Children's Day means little to the malnourished
Published: 14th November 2012 03:51 PM |
Five-year-old Payal has
patchy brown hair and her hands and legs as slender as twigs. She is
also pot-bellied -- the typical symptom of malnutrition. For her, it
makes no difference that Wednesday is Children's Day.
Although she is five, she looks like a two-year-old, and clings to her mother.
There are days when Payal, who lives on Delhi's bustling streets with three siblings, goes without food.
"We all live here. This is our home," said the girl, pointing towards the pavement where she stays with her brother, sisters and parents.
"Whatever we get (by way of alms or whatever her parents are able to sell), we use it to buy food. We distribute what we get. But some days, there is nothing," says Payal, as she dashes towards a car at the traffic junction to beg.
On Children's Day, millions of children like her have little to celebrate. Their life is marked by struggle, and they cannot be assured of three meals a day.
Many of them suffer from malnutrition, and education is not even a concern.
Construction worker Roopa would like a better life for her children.
"Milk, vegetables and grains: the prices of all these are soaring. I take my 12-year-old son with me for work and the other two are at home. We need to survive," she told IANS, sitting in her one-room shack in Kali Basti.
"I would like my children to have their meals three times a day, but there are days when that is not possible," she told IANS.
According to UNICEF, prevalence of stunting in India is higher than in sub-Saharan Africa. While 48 percent of Indian children under five years of age are stunted, the figure for sub-Saharan Africa is 42 percent.
"Children should be considered highest national priority. Malnutrition is a complex issue as it is not a question of food intake only.
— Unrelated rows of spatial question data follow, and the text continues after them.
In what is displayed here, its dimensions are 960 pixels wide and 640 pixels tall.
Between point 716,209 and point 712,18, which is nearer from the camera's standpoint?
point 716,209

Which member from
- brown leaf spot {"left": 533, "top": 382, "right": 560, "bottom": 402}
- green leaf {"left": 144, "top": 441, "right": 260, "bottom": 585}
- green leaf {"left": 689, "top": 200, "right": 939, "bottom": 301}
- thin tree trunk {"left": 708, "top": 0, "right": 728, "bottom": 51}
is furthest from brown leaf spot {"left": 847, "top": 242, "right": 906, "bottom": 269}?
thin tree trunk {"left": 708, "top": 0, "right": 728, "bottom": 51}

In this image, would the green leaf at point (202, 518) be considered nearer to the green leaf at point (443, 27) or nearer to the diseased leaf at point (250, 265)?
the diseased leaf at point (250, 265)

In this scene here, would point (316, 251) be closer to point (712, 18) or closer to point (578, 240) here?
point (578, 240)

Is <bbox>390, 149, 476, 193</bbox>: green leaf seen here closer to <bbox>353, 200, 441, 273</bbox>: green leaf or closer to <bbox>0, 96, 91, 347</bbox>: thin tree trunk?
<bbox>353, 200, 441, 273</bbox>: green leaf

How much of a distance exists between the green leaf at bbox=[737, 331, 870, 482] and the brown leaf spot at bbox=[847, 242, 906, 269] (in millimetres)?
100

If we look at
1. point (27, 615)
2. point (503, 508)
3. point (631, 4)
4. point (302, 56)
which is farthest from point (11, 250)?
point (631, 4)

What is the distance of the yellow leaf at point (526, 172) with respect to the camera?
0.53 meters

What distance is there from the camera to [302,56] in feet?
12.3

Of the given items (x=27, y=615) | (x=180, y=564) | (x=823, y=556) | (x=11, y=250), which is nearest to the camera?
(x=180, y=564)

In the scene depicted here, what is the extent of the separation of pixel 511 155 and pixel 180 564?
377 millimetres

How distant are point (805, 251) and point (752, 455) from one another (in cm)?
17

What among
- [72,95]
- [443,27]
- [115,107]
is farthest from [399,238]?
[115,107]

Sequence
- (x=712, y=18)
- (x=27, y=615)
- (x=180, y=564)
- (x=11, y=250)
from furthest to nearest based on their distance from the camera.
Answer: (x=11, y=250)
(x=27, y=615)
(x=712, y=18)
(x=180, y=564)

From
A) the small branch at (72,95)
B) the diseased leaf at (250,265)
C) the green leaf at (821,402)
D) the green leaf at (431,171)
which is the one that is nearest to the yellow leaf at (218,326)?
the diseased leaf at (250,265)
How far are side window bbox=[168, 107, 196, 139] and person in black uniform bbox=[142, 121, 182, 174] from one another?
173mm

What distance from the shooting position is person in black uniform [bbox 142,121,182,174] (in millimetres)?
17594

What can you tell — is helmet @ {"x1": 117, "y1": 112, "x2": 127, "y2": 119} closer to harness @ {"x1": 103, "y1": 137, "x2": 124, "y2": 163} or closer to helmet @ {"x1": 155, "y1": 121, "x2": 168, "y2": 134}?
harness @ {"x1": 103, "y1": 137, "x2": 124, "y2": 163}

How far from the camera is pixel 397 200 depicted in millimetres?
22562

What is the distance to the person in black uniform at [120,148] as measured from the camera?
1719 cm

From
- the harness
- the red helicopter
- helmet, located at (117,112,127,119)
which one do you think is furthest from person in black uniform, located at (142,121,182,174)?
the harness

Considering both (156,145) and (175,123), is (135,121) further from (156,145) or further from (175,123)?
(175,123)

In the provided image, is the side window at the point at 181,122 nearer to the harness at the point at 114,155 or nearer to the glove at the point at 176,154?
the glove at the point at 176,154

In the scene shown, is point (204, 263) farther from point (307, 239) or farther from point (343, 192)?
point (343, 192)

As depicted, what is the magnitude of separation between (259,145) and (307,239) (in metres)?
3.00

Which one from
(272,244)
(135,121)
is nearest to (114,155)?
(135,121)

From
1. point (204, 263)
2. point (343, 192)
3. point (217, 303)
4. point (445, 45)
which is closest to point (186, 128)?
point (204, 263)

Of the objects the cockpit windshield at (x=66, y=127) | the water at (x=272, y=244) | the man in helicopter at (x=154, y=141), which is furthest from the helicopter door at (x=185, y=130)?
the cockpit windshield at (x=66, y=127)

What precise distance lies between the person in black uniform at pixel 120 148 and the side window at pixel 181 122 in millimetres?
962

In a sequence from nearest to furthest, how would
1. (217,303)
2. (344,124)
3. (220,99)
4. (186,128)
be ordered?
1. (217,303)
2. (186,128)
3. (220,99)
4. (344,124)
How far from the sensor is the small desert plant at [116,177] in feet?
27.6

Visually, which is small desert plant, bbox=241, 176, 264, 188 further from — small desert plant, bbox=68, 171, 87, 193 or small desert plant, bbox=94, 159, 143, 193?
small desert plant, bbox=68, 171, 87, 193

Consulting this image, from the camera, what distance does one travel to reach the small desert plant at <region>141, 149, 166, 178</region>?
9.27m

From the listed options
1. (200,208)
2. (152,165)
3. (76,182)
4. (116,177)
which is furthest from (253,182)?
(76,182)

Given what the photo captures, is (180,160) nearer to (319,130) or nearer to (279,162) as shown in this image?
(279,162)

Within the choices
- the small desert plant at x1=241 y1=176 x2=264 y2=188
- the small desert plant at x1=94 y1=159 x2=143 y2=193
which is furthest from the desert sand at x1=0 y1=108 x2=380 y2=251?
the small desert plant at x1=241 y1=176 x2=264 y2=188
Health and sanitation also play vital roles," said social activist Harsh Mander, who has been appointed commissioner by the Supreme Court in a case on public distribution system.
"We have asked the government to address certain issues, including that a child, whether or not in school, should get midday meal. Migrant children should get the benefits of the Integrated Child Development Scheme and midday meals," Mander told IANS.
Quoting 2005-06 National Family Health Survey figures, Soha Moitra, regional director-north, Child Rights and You (CRY), said in India, more than 40 percent children were underweight, and almost 45 percent stunted.
"Forty-nine percent of world's malnourished live in India," she said.
"Each ministry works in isolation. The women and child development and the health ministries should work together for the future of children," she said.
She said many schemes did not take into account the interest of children.
"We simply take them for granted. For example, the midday meal scheme does not function in many schools. And will the children have the same food each day?" she said.
A UNICEF report says only 33 percent of Indian children receive services from anganwadi centres; less than 25 percent receive supplementary food through the Intergrated Child Development Scheme and only 18 percent have their weights measured at an anganwadi centre.
"At many anganwadi centres, the workers are underpaid and most do not report properly. They alone cannot be blamed. There is a lack of accountability, right from the frontline worker to policymakers," she said.
Quoting a study, Sylvia George, field worker of an NGO, said 74 children of 1,000 in the country did not live to see their fifth birthday.